Moving into a rental house-share with your mates may sound like the dream scenario (and a bit like a real-life version of ‘Friends’).
But unless you organise bills such as gas, electricity, water, broadband and TV licence carefully, you could end up having fall-outs.
It’s unlikely that one housemate will want to get lumbered with having to pay all the bills on behalf of everyone else, so you need to give some thought to how payments will be shared fairly – while also ensuring all bills get paid on time.
With a joint account, all housemates sign up to one account and put money into that account at the right time. The shared household bills are then paid from there.
While signing up to a joint account may seem to offer a simple, flexible and convenient solution, it’s not a decision to take lightly.
Crucially, if things go wrong, this could have long-term implications for your credit rating.
Let's take a closer look at setting up a joint account and the pros and cons of doing so.
How to set up a joint account
Speak to your chosen bank to find out what documents you need to sign, and what proof of address and ID are required to open the account. All housemates may need to visit a branch of the bank as part of the process.
While some banks will only let you open a joint account with one other person, most will allow you to have four or more people named on the account.
Each of you will need to sign a mandate or ‘authority.’ This sets out what each person is allowed to do, such as writing cheques or withdrawing cash. It also outlines each person’s responsibility over the account.
Be aware there is sometimes a ‘lead’ account holder who can carry out more actions without the permission or signature of the other account holders.
Pros of a joint account when renting
A joint account for your shared rental home can:
be an easy and transparent way to manage shared expenses and pay bills, as everything is set up in one place
help prevent arguments about money as the bill-paying responsibility is shared among all tenants
make it easier to budget
save the hassle of having to repay one another
be a convenient way to track your spending.
Cons of a joint account when renting
On the other hand, a joint account:
creates a financial link or ‘association’ between you and other account holders – and you will then be ‘co-scored’. If one of the other account holders has a poor credit record it could potentially damage your credit score. This could make it harder for you to get credit in the future, even in your own name, as lenders may check that person’s credit history as well as yours.

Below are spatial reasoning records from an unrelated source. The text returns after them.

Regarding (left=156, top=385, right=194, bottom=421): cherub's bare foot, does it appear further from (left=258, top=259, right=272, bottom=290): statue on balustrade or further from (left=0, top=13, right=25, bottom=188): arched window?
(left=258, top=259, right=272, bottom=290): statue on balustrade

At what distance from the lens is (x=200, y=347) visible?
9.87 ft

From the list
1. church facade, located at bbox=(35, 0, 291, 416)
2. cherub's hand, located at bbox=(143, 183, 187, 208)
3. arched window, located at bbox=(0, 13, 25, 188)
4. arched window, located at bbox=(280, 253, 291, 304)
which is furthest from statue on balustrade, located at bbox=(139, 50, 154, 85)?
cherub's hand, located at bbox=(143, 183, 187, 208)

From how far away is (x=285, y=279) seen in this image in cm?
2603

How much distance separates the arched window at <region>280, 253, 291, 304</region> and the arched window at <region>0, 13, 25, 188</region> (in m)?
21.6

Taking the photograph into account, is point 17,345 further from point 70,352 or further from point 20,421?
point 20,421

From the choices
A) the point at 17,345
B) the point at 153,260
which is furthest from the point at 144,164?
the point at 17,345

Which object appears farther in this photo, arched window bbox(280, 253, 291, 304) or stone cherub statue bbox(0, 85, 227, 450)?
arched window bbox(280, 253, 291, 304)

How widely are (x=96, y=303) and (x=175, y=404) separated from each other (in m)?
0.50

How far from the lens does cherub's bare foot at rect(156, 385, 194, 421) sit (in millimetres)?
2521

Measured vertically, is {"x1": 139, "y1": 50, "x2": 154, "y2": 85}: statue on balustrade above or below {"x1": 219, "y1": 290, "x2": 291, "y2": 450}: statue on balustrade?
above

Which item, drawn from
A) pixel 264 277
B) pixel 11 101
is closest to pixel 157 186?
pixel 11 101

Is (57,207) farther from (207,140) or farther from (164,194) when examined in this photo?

might affect your personal credit rating if someone fails to make a contribution and a bill payment gets missed
makes you jointly responsible for any debt on the account. So if, for example, the account becomes overdrawn by one of the other housemates, you are all responsible for paying the debt. In other words, you could end up footing an unfair bill. Once again, this could adversely affect your credit rating.
can mean you lose a bit of privacy, as all transactions can be viewed by all account holders
can result in situations that are very difficult to resolve, such as if one person takes cash from the account without your consent – and there aren’t many options for getting it back.
Top tips if you set up a joint account for your house-share
Only opt for a joint account if you are living with people you trust. After all, they are going to have as much right to the money in the account as you do. You are unlikely to be able to control or restrict this.
Make sure everyone agrees on how the account will be run, and that all account holders have equal access.
Have an arrangement where everyone pays in a set amount which will help build an emergency reserve fund.
Set up direct debits and standing orders for each company you need to pay, so payments will be taken automatically.
Check all the household bills when they arrive to ensure you’re all paying in enough to cover the costs.
When signing the original mandate, consider asking for ‘no debit cards or cheque books’ to prevent potential problems. Also consider requesting that all outward transactions require authorisation from everyone named on the account.
Keep a close eye on your bank statement to ensure everything is in order.
If issues do arise, talk to your housemates. Acting sooner rather than later can prevent small issues from escalating into bigger problems.
When setting up a joint account for bills, make sure you have a separate bank account for your personal spending.
If problems crop up
If you’re having issues with your fellow account holders, cancel the mandate. This will freeze the account so that no-one (including you) can withdraw money.
Your bank will then only un-freeze the account once everyone agrees on how to split the balance remaining in the account.
For this to happen, the bank will need all account holders to agree – usually in writing.
How else could you split the bills?
If you don't fancy a joint account, there are other ways you could go.
You could consider assigning different bills to different people. This might involve one housemate managing the gas and electricity, and another taking responsibility for the phone and broadband.
Once you’ve set up this arrangement, you need to split the bill by the number of people living in the property. You then need to let everyone know who owes what. It may help to set up a spreadsheet.
Get all names registered on the account – this should mean you don’t end up in a scenario where one person leaves, and someone else is chased for an unpaid bill.
Check out the host of apps and tools designed to help you split household expenses fairly.
Acasa, for example, is an app which helps you to choose utility suppliers and calculate everyone’s share of the bill.
Elsewhere, with Splitthebills, you select which bills you want to split, and the tool then bundles the bills into one payment – and all housemates pay one amount every month. This means there is no need to deal with multiple suppliers and different payments.
Note that while bill-splitting companies may sound appealing, you need to do your homework before signing up. Be aware that some firms might charge above the market average.